*WORK TO COMPLETE*
Retype every one of the rows below word for word, keeping each line and its spacing unchanged.

*SUPPLIED ENTRIES*

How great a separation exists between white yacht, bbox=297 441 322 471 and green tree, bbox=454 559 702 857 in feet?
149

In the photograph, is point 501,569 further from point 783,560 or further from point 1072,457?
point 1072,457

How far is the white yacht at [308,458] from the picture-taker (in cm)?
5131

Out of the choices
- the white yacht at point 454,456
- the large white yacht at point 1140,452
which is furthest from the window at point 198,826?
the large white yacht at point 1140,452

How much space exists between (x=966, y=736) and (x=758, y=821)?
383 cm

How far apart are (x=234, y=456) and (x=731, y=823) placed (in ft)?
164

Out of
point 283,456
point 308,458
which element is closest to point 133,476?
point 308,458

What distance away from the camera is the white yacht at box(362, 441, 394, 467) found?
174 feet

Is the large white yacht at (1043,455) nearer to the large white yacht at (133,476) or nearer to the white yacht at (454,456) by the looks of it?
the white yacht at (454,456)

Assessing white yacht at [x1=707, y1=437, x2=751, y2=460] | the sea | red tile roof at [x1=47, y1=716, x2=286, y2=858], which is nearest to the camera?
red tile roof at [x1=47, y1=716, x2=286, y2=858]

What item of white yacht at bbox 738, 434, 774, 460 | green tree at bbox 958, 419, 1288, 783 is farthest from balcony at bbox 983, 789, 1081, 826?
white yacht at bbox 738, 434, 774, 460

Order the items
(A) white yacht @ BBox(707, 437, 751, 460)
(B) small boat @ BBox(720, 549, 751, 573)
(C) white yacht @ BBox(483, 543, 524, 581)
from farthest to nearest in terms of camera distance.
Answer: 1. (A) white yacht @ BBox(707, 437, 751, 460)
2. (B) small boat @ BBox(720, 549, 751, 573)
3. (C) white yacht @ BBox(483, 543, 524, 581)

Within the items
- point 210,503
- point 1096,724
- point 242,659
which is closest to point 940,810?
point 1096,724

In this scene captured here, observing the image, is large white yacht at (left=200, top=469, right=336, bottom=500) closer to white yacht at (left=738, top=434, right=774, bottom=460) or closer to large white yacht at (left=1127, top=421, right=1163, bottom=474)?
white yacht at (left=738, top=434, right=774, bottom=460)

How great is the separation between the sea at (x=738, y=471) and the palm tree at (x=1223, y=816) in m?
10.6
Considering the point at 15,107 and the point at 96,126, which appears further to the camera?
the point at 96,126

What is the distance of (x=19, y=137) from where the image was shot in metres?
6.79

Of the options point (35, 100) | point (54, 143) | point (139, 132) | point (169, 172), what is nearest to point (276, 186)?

*WRITTEN RESPONSE*
How great a separation exists between white yacht, bbox=297 441 322 471 and green tree, bbox=454 559 702 857 in feet?
149

In the photograph, is point 501,569 further from point 783,560 or further from point 1072,457?
point 1072,457

How far is the white yacht at [308,458] from the picture-taker (in cm)?
5131

Out of the choices
- the white yacht at point 454,456
- the large white yacht at point 1140,452
which is furthest from the window at point 198,826?
the large white yacht at point 1140,452

How much space exists between (x=966, y=736) and (x=758, y=821)?
383 cm

How far apart are (x=234, y=456) and (x=731, y=823) placed (in ft)?
164

Out of
point 283,456
point 308,458
which element is closest to point 133,476?
point 308,458

What distance away from the camera is the white yacht at box(362, 441, 394, 467) found?
174 feet

Is the large white yacht at (1043,455) nearer to the large white yacht at (133,476) or nearer to the white yacht at (454,456) by the looks of it?
the white yacht at (454,456)

Assessing white yacht at [x1=707, y1=437, x2=751, y2=460] | the sea | red tile roof at [x1=47, y1=716, x2=286, y2=858], which is nearest to the camera?
red tile roof at [x1=47, y1=716, x2=286, y2=858]

What item of white yacht at bbox 738, 434, 774, 460 | green tree at bbox 958, 419, 1288, 783 is farthest from balcony at bbox 983, 789, 1081, 826?
white yacht at bbox 738, 434, 774, 460

Order the items
(A) white yacht @ BBox(707, 437, 751, 460)
(B) small boat @ BBox(720, 549, 751, 573)
(C) white yacht @ BBox(483, 543, 524, 581)
from farthest to nearest in terms of camera distance.
Answer: 1. (A) white yacht @ BBox(707, 437, 751, 460)
2. (B) small boat @ BBox(720, 549, 751, 573)
3. (C) white yacht @ BBox(483, 543, 524, 581)

Within the items
- point 210,503
- point 1096,724
- point 242,659
which is closest to point 940,810?
point 1096,724

In this scene captured here, observing the image, is large white yacht at (left=200, top=469, right=336, bottom=500) closer to white yacht at (left=738, top=434, right=774, bottom=460) or closer to large white yacht at (left=1127, top=421, right=1163, bottom=474)?
white yacht at (left=738, top=434, right=774, bottom=460)

How great is the separation between the sea at (x=738, y=471) and the palm tree at (x=1223, y=816) in m?
10.6
Considering the point at 15,107 and the point at 96,126, which appears further to the camera?
the point at 96,126

What is the distance of (x=19, y=137) from where the image was shot in metres?
6.79

Of the options point (35, 100) | point (54, 143) | point (139, 132) | point (169, 172), what is nearest to point (276, 186)?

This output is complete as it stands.